Additionally, companies will be able to get their products to market faster, thus speeding time to revenue. That’s because IIoT convergence can shrink upfront development investments as well as tooling and testing costs. Plus, add-on services— hallmark of the IIoT realm—can often be launched faster than hardware-based products.
“Big data” will demand more and better “small data.” Increasingly sophisticated analytics platforms will enable consumers and businesses to more easily transform a glut of data into valuable information for cost savings, productivity improvements, and—perhaps most importantly—customer satisfaction, lifestyle, and health improvements.
Let’s not forget, though, that big data can’t just assume that all the right source data is available in a usable and understandable fashion. It takes the right kind of small data—well-defined (think metadata or device profiles) from individual sensors or task-specific distributed applications—to enable the big data analytics. In 2015, there will need to be more attention focused on better ways to standardize, gather, pre-process, and transport that small data.

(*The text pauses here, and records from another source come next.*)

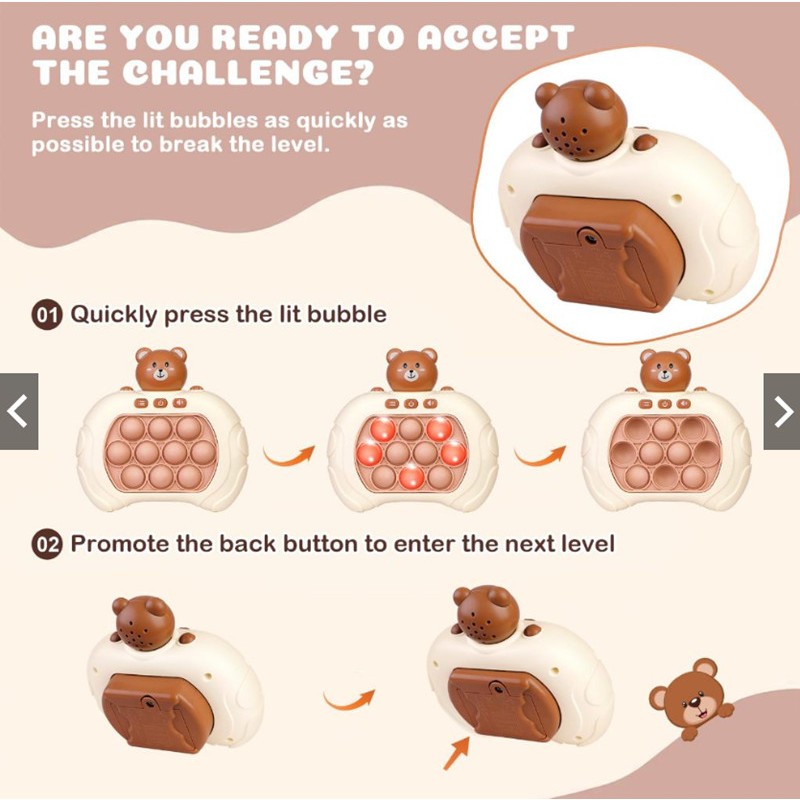 ARE YOU READY TO ACCEPT THE CHALLENGE?

Press the lit bubbles as quickly as possible to break the level.

01 Quickly press the lit bubble

02 Promote the back button to enter the next level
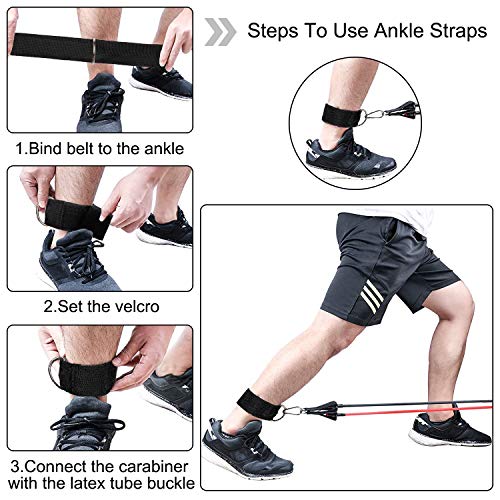 Steps To Use Ankle Straps

1.Bind belt to the ankle

2.Set the velcro

3.Connect the carabiner with the latex tube buckle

At your service... As more IIoT-connected devices and IIoT applications enter the marketplace, we’ll see a shift from a product- to a service-oriented focus in the full range of offerings. Product companies will start adding services components, and services companies will both expand their scope of services and also add sensor-enabled device products.
Buyers of these products and services will enjoy enhanced value and lower risk, and vendors will enjoy increased revenues. Increasingly, customers will turn to energy services companies (ESCOs) to handle the capital costs and deployment complexities, and those ESCOs will share in the cost savings generated.
Lighting as a service, anyone?
Closer to the edge. Intelligence, control, security, IP enablement—all will continue to move closer to the edge of the IoT, turning back the client-server model that has become standard in computer architectures. This trend will be especially important in the IIoT, where peer-to-peer device communication, decision-making, and action, without intervention by humans or the time it takes to wait for direction via a cloud-based server, is often the only realistic and practical option. Think about any real-time response needed in any industrial or commercial system, and the wisdom of at-the-edge intelligence and control is obvious.
The IIoT will become sexy. It’s been asserted that the value of the IIoT will eventually dwarf that of the consumer IoT. That ‘eventually’ could be as soon as 2016. And in the meantime, we’ll continue to see ever-higher estimates of the potential for the IIoT. Will it reach half a trillion dollars in spending, and $1.7 trillion in cumulative net value, by 2020, as Wikibon predicts? Or will estimates of $15 trillion of global GDP by 2030 come to pass? Or is the potential even greater as McRock Capital suggests? Whatever the value, it’s clear that the IIoT will drive the next wave of productivity increases and therefore global living standard improvements for both developed and emerging economies.
IoT as a term will become less common... because the reality of the IoT will become commonplace. The technologies and capabilities labeled IoT or IIoT will increasingly be just how things are done. This new technology will ‘just disappear’ and increasingly be taken for granted as how things are done. It might take a bit beyond 2015 for this transition to take place, but not too much longer.
In summary... Of course, it’s impossible to foretell the future, and any predictions are likely to serve as future embarrassments. Still, it’s fun to start a new year with some lively prognostications, especially in an area as fast-moving as the IIoT.